Winship Cancer Institute’s second gala raised more than $600,000 this year for research programs at Winship. It was an elegant evening of dinner, dancing, and celebrating achievements in the fight against cancer. With HOPE as its theme, the signature event, organized by Friends of Winship, sold out at the patron level. Gala co-chairs and Friends founding members Ann Hastings and Leslie Wierman and their dedicated committee did an outstanding job organizing this event, which recognized Mary and John F. Brock, CEO of Coca-Cola Enterprises, Inc., as honorary chairs.

Also this year, Winship successfully renewed its National Cancer Institute (NCI) cancer center designation status.

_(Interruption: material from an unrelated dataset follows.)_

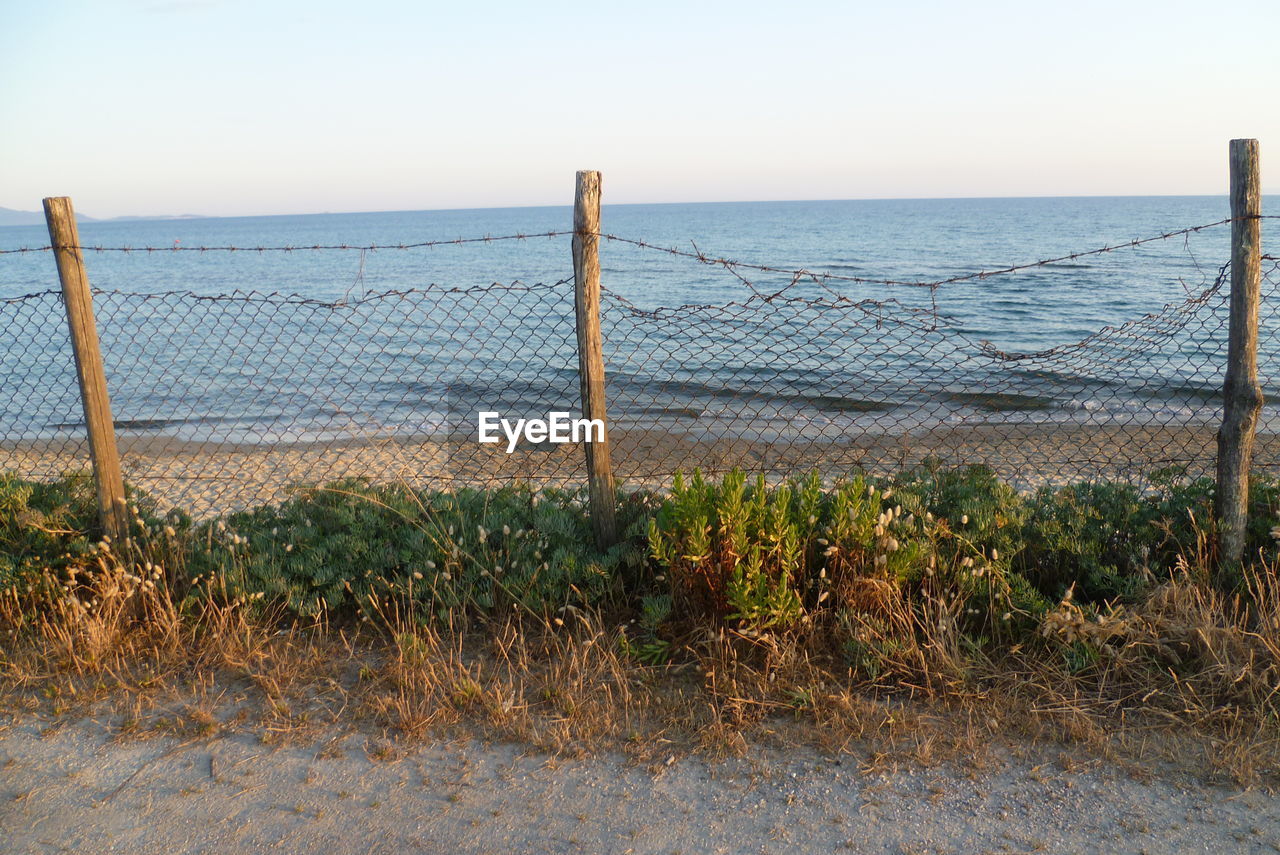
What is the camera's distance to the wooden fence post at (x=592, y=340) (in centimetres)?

Winship officials recently received formal notification from the NCI of its decision and learned that the NCI has allocated nearly $8 million in funding over the next five years to support the designation. Among the many reasons for the renewal are Winship's advances in lung cancer research, world-class multiple myeloma program, broad portfolio of cancer clinical trials, and head and neck cancer research effort, which is the Southeast's largest.

"On behalf of all of Winship's faculty and staff, we are grateful to the NCI for its continued support, and we appreciate that the reviewers recognized the outstanding nature of our research," says Walter J. Curran Jr., Winship's executive director.

A panel of 23 NCI-appointed cancer research experts reviewed Winship's application for this renewal and scored Winship at the "outstanding" level. Only 57 other centers nationwide that provide care to adult cancer patients hold this NCI cancer center designation, and Winship is the first and only NCI-designated cancer center in Georgia.

Curran stresses that this designation is at once an emblem of trust and a responsibility that Winship takes seriously. "The designation is not about bragging rights," he says. "It's about a standard of research and care that patients have learned to trust."